▸ Metin Bölümü
►
Dosya içerisinde hangi gerekçe ile daha doğrusu hiçbir gerekçe olmadan alındığım açıktır. En ufak araştırmada bu husus tespit edilebilir. Resmi olmayan bir listeye göre alınmış olduğumu bu hususta huzurda öğrenmiş oldum. Gözaltına alındıktan iki gün sonra bu karar şahsıma tebliğ edildi. Ne darbeye teşebbüs ne de silahlı terör örgütüne üye olma gibi suçlamayı kabul etmiyorum. Masumiyet ilkesinin işletilmesini talep ediyorum. Bu aşamada bu ilkenin aksine suçluluk ilkesi esas alınmıştır bunu reddediyorum…”

17. Artvin Sulh Ceza Hâkimliği sorgu sonucunda başvurucunun silahlı terör örgütüne üye olma ve anayasal düzeni ortadan kaldırmaya teşebbüs etme suçlarından tutuklanmasına karar vermiştir. Kararın ilgili kısmı şöyledir:

“Şüpheliler M.E.B, F.G., M.K., E.A. [Başvurucu] ve L.V.nin üzerine atılı ‘silahlı terör örgütüne üye olma, anayasal düzeni ortadan kaldırmaya teşebbüs etme’ suçlarını işlediği hususunda şüpheliler hakkında HSYK 2. Dairesinin Fetullahçı Terör Örgütüne üye olmaktan dolayı 16/7/2016 tarihli hâkimlik ve savcılıktan açığa alma kararı gibi kuvvetli suç şüphesini gösterir somut delillerin bulunması, şüphelilerin üzerine atılı suçun katalog suçlardan olması, şüphelilerin üzerine atılı suçta öngörülen hapis cezası da dikkate alındığında şüphelilerin kaçma ihtimalinin bulunması ve bu aşamada adli kontrol tedbirinin yeterli olmayacağı nedenleriyle 2802 sayılı Hakimler ve Savcılar Kanununun 94. Maddesinin atfıyla CMK’nun 100 ve devamı maddeleri uyarınca ayrı ayrı tutuklanmalarına…[karar verildi.]

18. Başvurucunun bu karara 20/7/2016 tarihinde yaptığı itiraz, Rize Sulh Ceza Hâkimliğinin 29/7/2016 tarihli kararıyla reddedilmiştir.

19. Başsavcılık başvurucu hakkındaki soruşturmanın Ankara Cumhuriyet Başsavcılığınca yürütülmesinin gerektiğini belirterek 9/8/2016 tarihinde yetkisizlik kararı vermiştir.
◄
▸ Kaynak Veriler
►
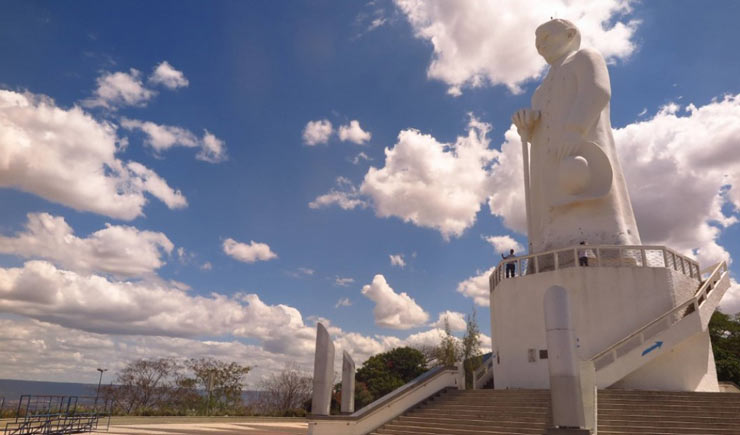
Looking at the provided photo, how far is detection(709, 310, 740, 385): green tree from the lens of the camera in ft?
92.1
◄
▸ Yapılacaklar
A. Metin bölümüne göre başvurucu tutuklama kararına hangi tarihte itiraz etmiştir?
B. Başvurucunun tutuklanma sürecini anlatan metin bölümünü kaldığı yerden devam ettirin.
Bu veriler metin bölümüyle ilgili değildir.

▸ Yanıtlar
A. Başvurucu, tutuklama kararına 20/7/2016 tarihinde itiraz etmiştir.

B.
20. Ankara 2. Sulh Ceza Hâkimliği 10/10/2016 tarihinde, Ankara Cumhuriyet Başsavcılığının 5/10/2016 tarihli talebi üzerine başvurucunun da aralarında bulunduğu çok sayıda şüphelinin tutukluluk durumunu incelemiş ve başvurucunun tutukluluğunun devamına karar vermiştir.

21. Başvurucu bu karara itiraz etmiş, Ankara 3. Sulh Ceza Hâkimliğince 23/11/2016 tarihinde itirazın kesin olarak reddine karar verilmiştir.

22. Başvurucu, anılan kararı 5/12/2016 tarihinde öğrenmiştir.

23. Başvurucu 29/12/2016 tarihinde bireysel başvuruda bulunmuştur.

24. Ankara Cumhuriyet Başsavcılığı 6/1/2017 tarihli ve 29940 Mükerrer sayılı Resmî Gazete’de yayımlanan 680 sayılı Olağanüstü Hal Kapsamında Bazı Düzenlemeler Yapılması Hakkında Kanun Hükmünde Kararname’nin (KHK) 7. Maddesi ile 24/2/1983 tarihli ve 2802 sayılı Hâkimler ve Savcılar Kanunu’nun 93/1. Maddesinde, hâkim ve savcıların kişisel suçları hakkında soruşturma yapma yetkisinin ilgilinin görev yaptığı yerin bağlı olduğu bölge adliye mahkemesinin bulunduğu yerdeki il Cumhuriyet başsavcılığına ait olduğu şeklinde değişiklik yapılmış olması gerekçesiyle 10/1/2017 tarihinde yetkisizlik kararı vererek dosyayı Erzurum Cumhuriyet Başsavcılığına göndermiştir.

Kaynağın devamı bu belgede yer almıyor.